The thiamin diphosphate (ThDP)- and flavin adenine dinucleotide (FAD)-dependent pyruvate oxidase from Lactobacillus plantarum catalyses the conversion of pyruvate, inorganic phosphate, and oxygen to acetyl-phosphate, carbon dioxide, and hydrogen peroxide. Central to the catalytic sequence, two reducing equivalents are transferred from the resonant carbanion/enamine forms of alpha-hydroxyethyl-ThDP to the adjacent flavin cofactor over a distance of approximately 7 A, followed by the phosphorolysis of the thereby formed acetyl-ThDP. Pre-steady-state and steady-state kinetics using time-resolved spectroscopy and a 1H NMR-based intermediate analysis indicate that both processes are kinetically coupled. In the presence of phosphate, intercofactor electron-transfer (ET) proceeds with an apparent first-order rate constant of 78 s(-1) and is kinetically gated by the preceding formation of the tetrahedral substrate-ThDP adduct 2-lactyl-ThDP and its decarboxylation. No transient flavin radicals are detectable in the reductive half-reaction. In contrast, when phosphate is absent, ET occurs in two discrete steps with apparent rate constants of 81 and 3 s(-1) and transient formation of a flavin semiquinone/hydroxyethyl-ThDP radical pair. Temperature dependence analysis according to the Marcus theory identifies the second step, the slow radical decay to be a true ET reaction. The redox potentials of the FAD(ox)/FAD(sq) (E1 = -37 mV) and FAD(sq)/FAD(red) (E2 = -87 mV) redox couples in the absence and presence of phosphate are identical. Both the Marcus analysis and fluorescence resonance energy-transfer studies using the fluorescent N3'-pyridyl-ThDP indicate the same cofactor distance in the presence or absence of phosphate.
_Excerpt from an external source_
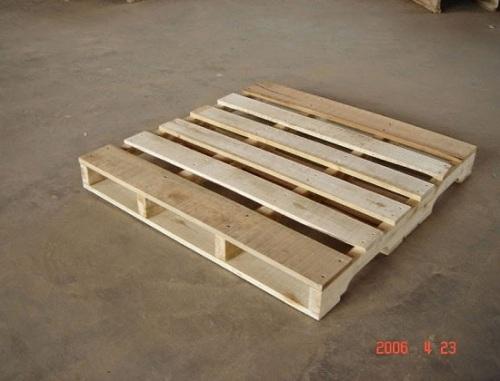 Pallet gỗ 2 hướng nâng khoét chân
We deduce that the exclusive 10(2)-10(3)-fold rate enhancement of the second ET step is rather due to the nucleophilic attack of phosphate on the kinetically stabilized hydroxyethyl-ThDP radical resulting in a low-potential anion radical adduct than phosphate in a docking site being part of a through-bonded ET pathway in a stepwise mechanism of ET and phosphorolysis. Thus, LpPOX would constitute the first example of a radical-based phosphorolysis mechanism in biochemistry.